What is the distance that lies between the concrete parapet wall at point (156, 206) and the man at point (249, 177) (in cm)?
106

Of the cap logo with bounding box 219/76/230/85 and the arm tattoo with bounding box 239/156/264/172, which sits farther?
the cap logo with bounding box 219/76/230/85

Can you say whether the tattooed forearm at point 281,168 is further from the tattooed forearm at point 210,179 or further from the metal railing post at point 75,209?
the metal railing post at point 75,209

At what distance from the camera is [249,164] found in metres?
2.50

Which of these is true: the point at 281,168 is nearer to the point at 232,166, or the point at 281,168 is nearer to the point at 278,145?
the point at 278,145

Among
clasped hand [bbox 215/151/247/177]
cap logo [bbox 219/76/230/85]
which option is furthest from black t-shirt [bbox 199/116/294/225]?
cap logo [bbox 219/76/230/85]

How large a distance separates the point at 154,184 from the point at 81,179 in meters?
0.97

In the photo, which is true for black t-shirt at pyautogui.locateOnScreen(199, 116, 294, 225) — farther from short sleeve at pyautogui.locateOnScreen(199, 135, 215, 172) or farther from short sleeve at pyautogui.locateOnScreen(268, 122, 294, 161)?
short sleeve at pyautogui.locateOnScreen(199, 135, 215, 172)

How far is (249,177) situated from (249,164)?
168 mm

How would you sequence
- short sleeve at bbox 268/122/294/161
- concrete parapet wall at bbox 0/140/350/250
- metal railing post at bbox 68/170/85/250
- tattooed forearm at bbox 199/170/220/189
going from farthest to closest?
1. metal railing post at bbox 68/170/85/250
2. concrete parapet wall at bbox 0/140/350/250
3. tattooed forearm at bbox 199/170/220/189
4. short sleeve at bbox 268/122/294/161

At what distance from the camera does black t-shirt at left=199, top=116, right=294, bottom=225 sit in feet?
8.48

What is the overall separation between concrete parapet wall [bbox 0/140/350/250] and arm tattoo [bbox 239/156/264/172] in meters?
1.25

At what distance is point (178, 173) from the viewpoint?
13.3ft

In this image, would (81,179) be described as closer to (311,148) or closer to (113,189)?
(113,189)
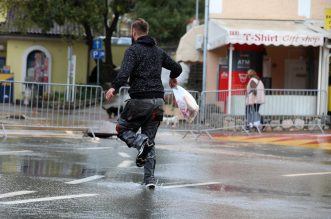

_Prompt_. Pull out every line of the data above that contains the string "bounding", copying each line in full. Case counts.

_Result of this task_.
Of the cap logo with bounding box 219/76/230/85 and the arm tattoo with bounding box 239/156/264/172, which sits farther?
the cap logo with bounding box 219/76/230/85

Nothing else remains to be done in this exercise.